Questions on scene geometry
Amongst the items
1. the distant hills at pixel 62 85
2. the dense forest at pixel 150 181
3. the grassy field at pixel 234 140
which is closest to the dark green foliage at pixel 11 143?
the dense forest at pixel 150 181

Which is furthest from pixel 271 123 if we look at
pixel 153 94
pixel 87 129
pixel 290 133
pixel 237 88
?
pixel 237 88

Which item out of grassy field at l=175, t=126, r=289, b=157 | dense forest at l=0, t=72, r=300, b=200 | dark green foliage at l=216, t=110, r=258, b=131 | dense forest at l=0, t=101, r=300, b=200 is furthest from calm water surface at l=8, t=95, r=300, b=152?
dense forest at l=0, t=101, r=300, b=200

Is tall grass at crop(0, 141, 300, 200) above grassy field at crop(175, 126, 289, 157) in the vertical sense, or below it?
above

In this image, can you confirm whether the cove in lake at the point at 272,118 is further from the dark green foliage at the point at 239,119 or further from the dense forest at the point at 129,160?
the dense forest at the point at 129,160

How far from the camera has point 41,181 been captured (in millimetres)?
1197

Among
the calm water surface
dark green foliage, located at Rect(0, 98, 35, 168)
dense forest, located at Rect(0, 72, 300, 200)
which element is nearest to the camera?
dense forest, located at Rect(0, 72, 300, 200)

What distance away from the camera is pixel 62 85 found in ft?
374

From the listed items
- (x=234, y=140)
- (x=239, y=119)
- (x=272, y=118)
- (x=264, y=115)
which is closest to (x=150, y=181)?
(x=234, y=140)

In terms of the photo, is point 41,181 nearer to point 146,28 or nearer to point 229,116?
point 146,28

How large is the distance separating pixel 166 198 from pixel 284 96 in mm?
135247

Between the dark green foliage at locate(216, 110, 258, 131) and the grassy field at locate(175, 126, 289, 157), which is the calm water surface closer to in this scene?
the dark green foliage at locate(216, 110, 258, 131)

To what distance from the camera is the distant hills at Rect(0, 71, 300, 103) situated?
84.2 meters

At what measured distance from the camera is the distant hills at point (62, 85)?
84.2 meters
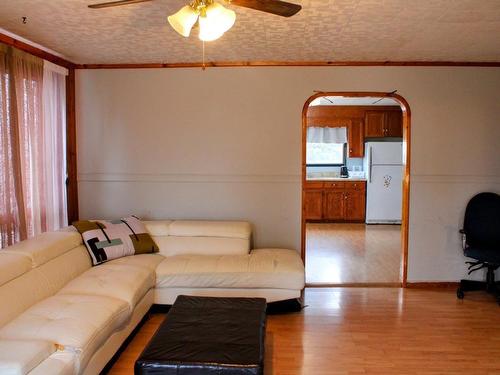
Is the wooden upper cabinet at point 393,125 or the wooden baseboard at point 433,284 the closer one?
the wooden baseboard at point 433,284

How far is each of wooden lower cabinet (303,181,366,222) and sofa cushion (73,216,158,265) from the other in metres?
4.63

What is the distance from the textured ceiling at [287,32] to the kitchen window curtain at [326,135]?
432 cm

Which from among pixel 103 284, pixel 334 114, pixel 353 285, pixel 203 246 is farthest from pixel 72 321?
pixel 334 114

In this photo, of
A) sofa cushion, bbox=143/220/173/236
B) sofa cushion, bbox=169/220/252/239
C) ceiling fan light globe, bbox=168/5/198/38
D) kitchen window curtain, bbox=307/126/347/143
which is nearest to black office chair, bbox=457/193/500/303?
sofa cushion, bbox=169/220/252/239

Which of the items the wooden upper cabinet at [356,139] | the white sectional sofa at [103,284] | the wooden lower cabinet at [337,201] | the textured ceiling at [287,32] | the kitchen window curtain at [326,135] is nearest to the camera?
the white sectional sofa at [103,284]

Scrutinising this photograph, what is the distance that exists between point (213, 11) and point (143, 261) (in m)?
2.40

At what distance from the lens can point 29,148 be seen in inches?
142

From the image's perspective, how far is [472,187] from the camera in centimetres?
439

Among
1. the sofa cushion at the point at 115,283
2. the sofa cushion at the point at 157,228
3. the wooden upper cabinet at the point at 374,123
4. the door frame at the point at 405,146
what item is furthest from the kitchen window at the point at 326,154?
the sofa cushion at the point at 115,283

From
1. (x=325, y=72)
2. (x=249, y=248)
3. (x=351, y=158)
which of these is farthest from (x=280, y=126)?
(x=351, y=158)

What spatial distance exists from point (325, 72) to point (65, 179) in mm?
3102

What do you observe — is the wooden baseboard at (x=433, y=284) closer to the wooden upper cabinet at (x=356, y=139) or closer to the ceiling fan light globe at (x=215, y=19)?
the ceiling fan light globe at (x=215, y=19)

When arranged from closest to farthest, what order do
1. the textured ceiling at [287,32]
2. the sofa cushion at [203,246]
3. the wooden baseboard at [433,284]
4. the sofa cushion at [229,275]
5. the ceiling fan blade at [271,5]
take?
the ceiling fan blade at [271,5], the textured ceiling at [287,32], the sofa cushion at [229,275], the sofa cushion at [203,246], the wooden baseboard at [433,284]

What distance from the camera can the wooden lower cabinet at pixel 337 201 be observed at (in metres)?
8.02
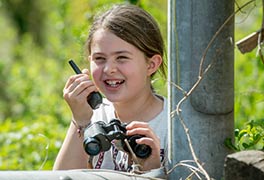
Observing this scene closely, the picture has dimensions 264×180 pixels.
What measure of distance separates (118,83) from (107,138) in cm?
59

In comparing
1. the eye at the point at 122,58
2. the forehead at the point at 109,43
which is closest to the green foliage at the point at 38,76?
the forehead at the point at 109,43

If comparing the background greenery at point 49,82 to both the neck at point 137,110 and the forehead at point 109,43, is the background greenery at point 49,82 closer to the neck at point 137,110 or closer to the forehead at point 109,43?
the neck at point 137,110

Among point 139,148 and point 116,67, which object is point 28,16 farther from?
point 139,148

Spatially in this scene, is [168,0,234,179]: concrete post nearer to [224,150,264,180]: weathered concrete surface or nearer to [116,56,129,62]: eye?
[224,150,264,180]: weathered concrete surface

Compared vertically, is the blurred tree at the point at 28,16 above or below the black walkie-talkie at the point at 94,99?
above

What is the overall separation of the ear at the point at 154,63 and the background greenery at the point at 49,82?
0.42 meters

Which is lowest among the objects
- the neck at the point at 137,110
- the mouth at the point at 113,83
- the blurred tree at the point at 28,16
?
the neck at the point at 137,110

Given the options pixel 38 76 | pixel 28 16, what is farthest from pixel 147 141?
pixel 28 16

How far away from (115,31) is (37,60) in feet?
32.2

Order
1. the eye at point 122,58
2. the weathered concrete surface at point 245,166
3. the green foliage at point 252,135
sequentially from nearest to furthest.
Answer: the weathered concrete surface at point 245,166 → the green foliage at point 252,135 → the eye at point 122,58

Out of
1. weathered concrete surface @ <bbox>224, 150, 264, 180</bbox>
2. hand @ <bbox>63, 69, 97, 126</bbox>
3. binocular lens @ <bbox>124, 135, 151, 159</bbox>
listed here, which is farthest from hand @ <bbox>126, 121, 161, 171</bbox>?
weathered concrete surface @ <bbox>224, 150, 264, 180</bbox>

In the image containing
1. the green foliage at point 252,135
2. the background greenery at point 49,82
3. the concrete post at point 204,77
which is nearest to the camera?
the concrete post at point 204,77

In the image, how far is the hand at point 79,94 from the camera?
3.68 meters

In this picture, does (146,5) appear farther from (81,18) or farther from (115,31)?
(115,31)
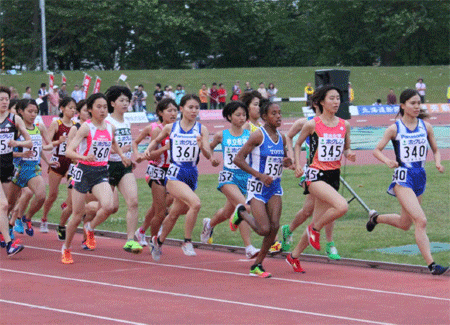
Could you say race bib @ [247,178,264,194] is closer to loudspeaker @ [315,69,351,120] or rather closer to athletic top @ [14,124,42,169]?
loudspeaker @ [315,69,351,120]

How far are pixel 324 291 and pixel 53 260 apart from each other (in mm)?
3877

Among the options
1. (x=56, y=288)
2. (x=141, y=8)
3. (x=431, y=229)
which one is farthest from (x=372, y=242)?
(x=141, y=8)

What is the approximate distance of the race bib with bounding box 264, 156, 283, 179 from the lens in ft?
31.6

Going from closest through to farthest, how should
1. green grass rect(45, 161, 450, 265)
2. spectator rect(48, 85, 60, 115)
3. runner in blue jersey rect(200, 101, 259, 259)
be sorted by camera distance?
runner in blue jersey rect(200, 101, 259, 259) < green grass rect(45, 161, 450, 265) < spectator rect(48, 85, 60, 115)

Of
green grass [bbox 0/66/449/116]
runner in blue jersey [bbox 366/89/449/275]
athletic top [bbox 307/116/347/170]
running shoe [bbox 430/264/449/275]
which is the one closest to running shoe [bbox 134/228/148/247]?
athletic top [bbox 307/116/347/170]

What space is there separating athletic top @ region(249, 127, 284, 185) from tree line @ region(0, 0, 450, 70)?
2016 inches

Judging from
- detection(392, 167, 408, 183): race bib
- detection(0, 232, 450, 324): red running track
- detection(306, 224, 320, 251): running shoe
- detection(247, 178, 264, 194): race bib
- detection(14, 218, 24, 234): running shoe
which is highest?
detection(392, 167, 408, 183): race bib

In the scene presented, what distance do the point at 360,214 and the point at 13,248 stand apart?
6.17 metres

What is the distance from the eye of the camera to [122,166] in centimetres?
1120

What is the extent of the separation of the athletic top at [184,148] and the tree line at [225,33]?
49.9 m

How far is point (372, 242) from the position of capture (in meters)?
11.8

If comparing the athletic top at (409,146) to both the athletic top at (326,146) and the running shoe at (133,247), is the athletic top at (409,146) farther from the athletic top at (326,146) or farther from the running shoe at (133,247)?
the running shoe at (133,247)

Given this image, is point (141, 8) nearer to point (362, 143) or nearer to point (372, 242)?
point (362, 143)

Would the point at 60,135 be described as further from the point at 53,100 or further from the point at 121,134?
the point at 53,100
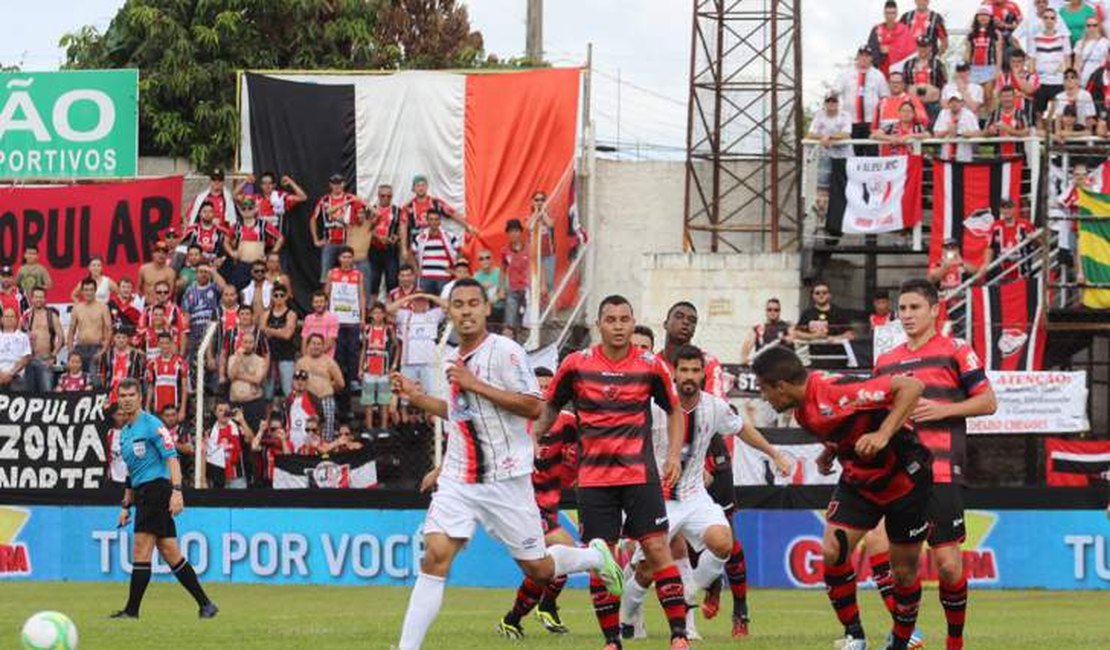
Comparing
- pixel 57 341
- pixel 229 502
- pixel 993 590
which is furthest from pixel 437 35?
pixel 993 590

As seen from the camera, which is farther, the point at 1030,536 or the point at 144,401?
the point at 144,401

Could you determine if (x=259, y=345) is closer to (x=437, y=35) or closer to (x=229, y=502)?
(x=229, y=502)

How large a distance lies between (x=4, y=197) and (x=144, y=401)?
26.3 ft

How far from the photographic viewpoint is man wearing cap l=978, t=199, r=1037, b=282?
86.9 ft

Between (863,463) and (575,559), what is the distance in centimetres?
216

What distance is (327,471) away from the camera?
83.7ft

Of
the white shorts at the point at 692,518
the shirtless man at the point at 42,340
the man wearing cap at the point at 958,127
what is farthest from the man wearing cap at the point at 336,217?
the white shorts at the point at 692,518

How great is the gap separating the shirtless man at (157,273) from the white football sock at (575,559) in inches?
612

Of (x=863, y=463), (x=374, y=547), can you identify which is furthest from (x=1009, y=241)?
(x=863, y=463)

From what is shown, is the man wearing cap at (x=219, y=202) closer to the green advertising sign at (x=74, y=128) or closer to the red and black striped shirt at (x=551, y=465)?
the green advertising sign at (x=74, y=128)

DO THIS: Reproduce the material word for word, from the line containing "How great is" down through its final line.

THE SOLUTION:
How great is the gap separating the shirtless man at (157,273) from the white football sock at (575,559) in inches?
612

Of (x=863, y=463), (x=374, y=547), can you identify which is furthest from (x=1009, y=241)?
(x=863, y=463)

From what is shown, is the man wearing cap at (x=219, y=202) closer to the green advertising sign at (x=74, y=128) or closer to the red and black striped shirt at (x=551, y=465)?
the green advertising sign at (x=74, y=128)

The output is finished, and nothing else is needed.